凌韻一說到此處,顯得異常激動,其實她想強調的就是,前不久她作爲嚴先生的唯一女伴參加了獵狐運動,那對她來說,是一場前所未有的精神刺激,這不是他每個女人都能這個榮幸的,只能說明在他心裡,她足夠特別。
後來,沐然才知道,凌韻一口中的比弗利山莊,是全球第一富人住宅區,這個成龍和丁邵光亦有宅邸的山莊。
也許這一切,不過是凌韻一所瞭解的嚴沛呈的冰山一角,但沐然對這個男人卻更是一無所知。而這些她都是要從他別的女人口中得知的,她對他的瞭解竟然還比不上這個和他在一起不過兩個月的女人。
沐然聽到凌韻一口中的嚴先生時,目光都是怔愣的,這就是她不知道的嚴先生嗎?不過也就是因爲沐然的震驚,凌韻一臉上是滿滿的得意,感覺到自己的優越感,對沐然多了幾分不屑。
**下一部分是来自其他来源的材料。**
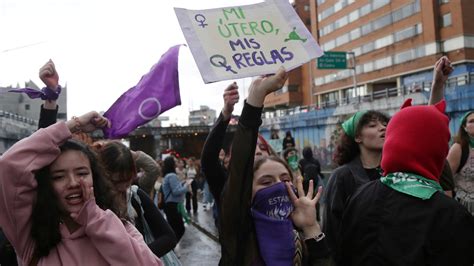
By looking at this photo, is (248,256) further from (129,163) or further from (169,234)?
(129,163)

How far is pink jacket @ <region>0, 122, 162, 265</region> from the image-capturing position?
6.59 feet

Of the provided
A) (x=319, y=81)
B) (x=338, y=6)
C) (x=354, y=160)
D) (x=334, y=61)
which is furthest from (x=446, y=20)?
(x=354, y=160)

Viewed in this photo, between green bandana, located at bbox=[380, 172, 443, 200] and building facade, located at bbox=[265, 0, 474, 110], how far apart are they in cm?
2658

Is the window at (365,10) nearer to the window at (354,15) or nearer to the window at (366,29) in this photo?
the window at (354,15)

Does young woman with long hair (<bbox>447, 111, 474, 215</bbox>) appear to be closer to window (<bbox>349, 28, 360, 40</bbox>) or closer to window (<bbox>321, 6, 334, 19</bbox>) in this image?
window (<bbox>349, 28, 360, 40</bbox>)

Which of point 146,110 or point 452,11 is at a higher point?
point 452,11

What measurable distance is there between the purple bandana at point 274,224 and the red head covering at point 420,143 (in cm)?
59

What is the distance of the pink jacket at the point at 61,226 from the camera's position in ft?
6.59

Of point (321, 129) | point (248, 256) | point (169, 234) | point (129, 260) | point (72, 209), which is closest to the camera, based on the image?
point (129, 260)

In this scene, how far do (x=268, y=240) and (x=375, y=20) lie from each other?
54081mm

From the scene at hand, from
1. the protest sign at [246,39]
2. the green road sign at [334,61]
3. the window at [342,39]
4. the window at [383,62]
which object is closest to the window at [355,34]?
the window at [342,39]

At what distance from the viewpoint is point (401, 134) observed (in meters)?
2.10

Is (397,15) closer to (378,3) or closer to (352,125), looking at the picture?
(378,3)

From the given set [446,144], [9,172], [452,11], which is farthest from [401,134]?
[452,11]
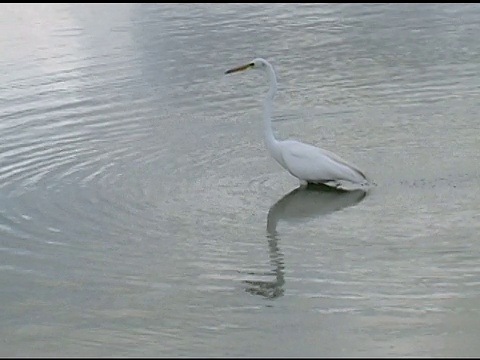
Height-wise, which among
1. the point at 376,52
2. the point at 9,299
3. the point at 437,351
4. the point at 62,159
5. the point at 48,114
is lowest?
the point at 437,351

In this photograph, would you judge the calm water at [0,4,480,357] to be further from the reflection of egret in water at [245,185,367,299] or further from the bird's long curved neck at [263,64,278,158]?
the bird's long curved neck at [263,64,278,158]

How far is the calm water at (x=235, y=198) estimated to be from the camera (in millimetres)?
6410

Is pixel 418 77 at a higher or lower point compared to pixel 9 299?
higher

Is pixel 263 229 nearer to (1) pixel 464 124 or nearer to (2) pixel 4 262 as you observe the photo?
(2) pixel 4 262

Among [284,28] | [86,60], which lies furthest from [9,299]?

而沐然很快從驚愕中走出來,看不慣這個女人在自己面前炫耀,還一副洋洋自得的樣子,便故意說:“你竟然都那麼深入到嚴先生的生活中了,而我對他還一無所知,那你知道他在美國那邊有什麼特別重要的人嗎?”
凌韻一一愣,“特別重要的人?”
“是啊,昨晚上,我們正親熱的時候,他接到一個美國那邊的電話,他的聲音很溫柔,我從來沒見過他還有這樣柔情的一面。他接了那個電話後就急急忙忙地趕回美國去了。”
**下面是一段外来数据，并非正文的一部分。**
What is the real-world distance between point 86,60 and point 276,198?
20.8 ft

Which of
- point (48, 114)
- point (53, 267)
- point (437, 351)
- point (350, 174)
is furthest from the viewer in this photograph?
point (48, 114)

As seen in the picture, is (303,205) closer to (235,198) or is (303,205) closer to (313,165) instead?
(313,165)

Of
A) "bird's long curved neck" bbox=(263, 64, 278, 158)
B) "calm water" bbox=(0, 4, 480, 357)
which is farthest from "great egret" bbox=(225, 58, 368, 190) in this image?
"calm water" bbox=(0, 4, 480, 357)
“是嗎?”凌韻一臉上爬上失落,“應該是那個女人吧,她對他來說自然是很重要的,她爲他能做的,我們是永遠都做不到的。”
沐然愕然,原來在他生命中還真有這麼個女人。
看到凌韻一臉上有些黯然失色,沐然心裡終於出了口氣,剛纔還在她面前洋洋得意的女人,這會兒卻怏怏的。自己也許在她面前沒有任何優勢,自己在嚴沛呈眼裡也許還沒有她來得重要,但在嚴沛呈背後的女人面前,她也不過是個跳樑小醜罷了。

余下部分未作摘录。